SOURCE PASSAGE ▸
-- Opening Marker --

Yu-Han Hong1#, Guan-Jie Wang1#, Howard Haw-Chang Lan2,3, Shin-Tsu Chang4,5,6*
1 Department of Medical Education, Taichung Veterans General Hospital, Taiwan
2 Department of Radiology, Taichung Veterans General Hospital, Taiwan
3 Department of Physical Therapy, College of Medical and Health Care, Hungkuang University, Taiwan
4 Department of Physical Medicine and Rehabilitation, Taichung Veterans General Hospital, Taiwan
5 Department of Physical Medicine and Rehabilitation, Tri-Service General Hospital, School of Medicine, National Defense Medical Center, Taiwan
6 Department of Medicine, Chung Shan Medical University, Taiwan
Received: Oct 28, 2019
Published: Nov 15, 2019
*Correspondence Author: Department of Physical Medicine and Rehabilitation, Taichung Veterans General Hospital/Tri-Service General Hospital, School of Medicine, National Defense Medical Center, Taipei, Taiwan. E-mail: email@example.com.
# Hong YH and Wang GJ contributed equally and acted as the co-first author.
Copyright © 2019 Chang ST.
Citation: Chang ST. (2019). Cauda Equina Compressed by Bratpfannen-Like Vertebra rather than Protruded Disc: An Unusual Radiographic Images in a Lady with Severe Osteoporosis. Mathews J Case Rep 4(4): 60.

-- Closing Marker --

WHAT IS NEEDED ▸ Continue the front matter of the case report on cauda equina compression in a woman with severe osteoporosis, beginning after its citation line.

SOURCE MATERIAL ▸
-- Opening Marker --

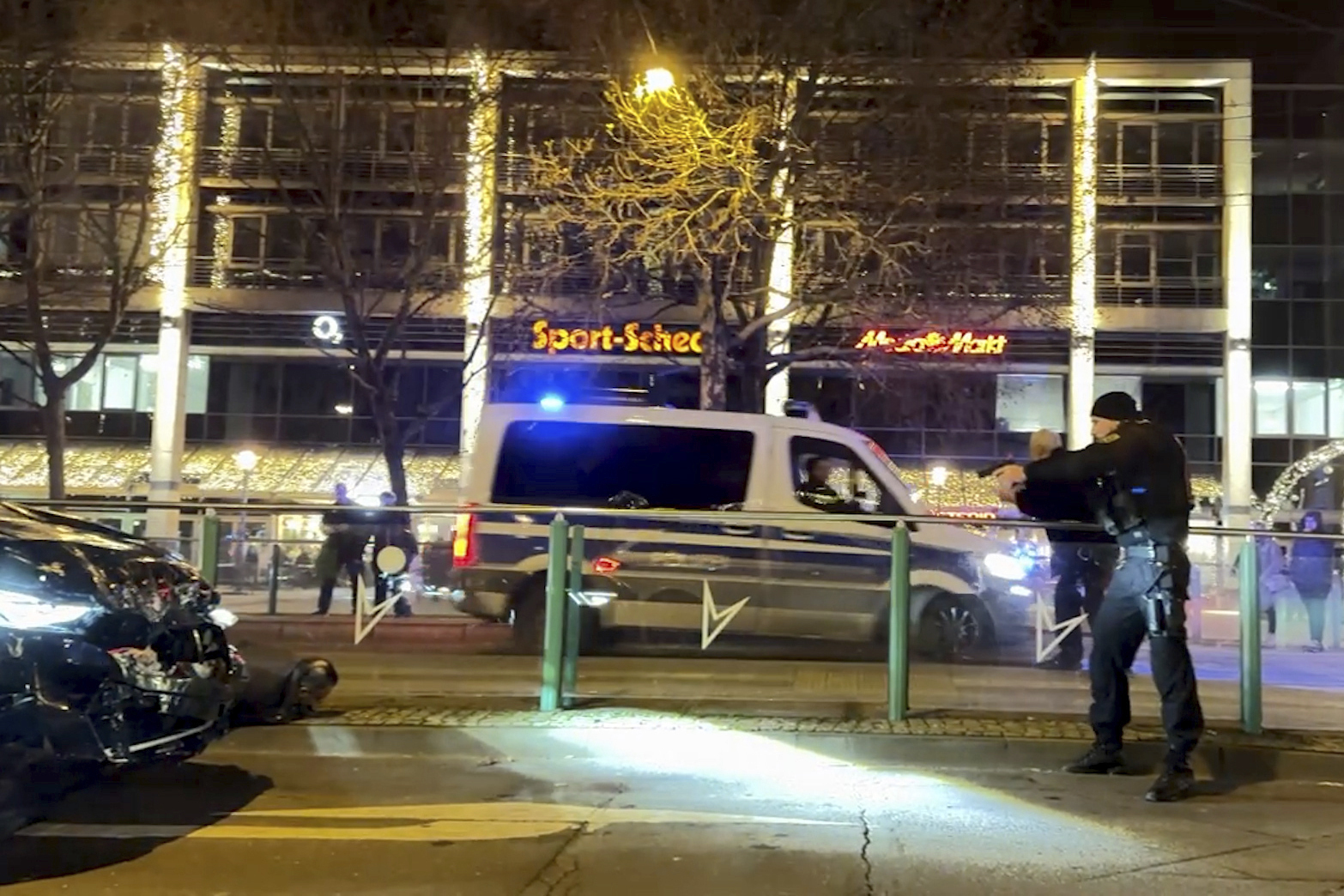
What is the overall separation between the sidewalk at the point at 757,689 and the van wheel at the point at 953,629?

-- Closing Marker --

REPLY ▸
Burst fracture of lumbar spine may cause cauda equina syndrome to present varying neurological symptoms. The structure causing compression of cauda equina has been known as a herniated disc. Other structures resulted in such compression were rare mentioned. Here, we present an unusual condition with cauda equina compressed by a bratpfannen-like vertebra, rather than a protruded disc. A 76-year-old female with a history of osteoporosis and falling episode 1 year ago presenting with lower back pain for 3 months and a 3-day history of bilateral legs weakness with urinary and stool incontinence. This patient displayed decreased muscle power of bilateral lower limbs, as well as saddle anesthesia and decreased anal tone. Image revealed showed a severe burst fracture with neartotal loss of height in the second lumbar vertebral body (L2), a bratpfannen-like deformity, which abuts to compress the dural sac of cauda equine, not a common herniated disc. The patient underwent subsequent surgical intervention soon. Symptoms relieved 3 weeks later. In summary, we believe the meanings of the distinct features are different from conventional concept when facing such unusual representations.
Keywords: Cauda Equina; Bratpfannen-Like Vertebra; Prolapsed Lumbar; Osteoporosis; Vertebroplasty.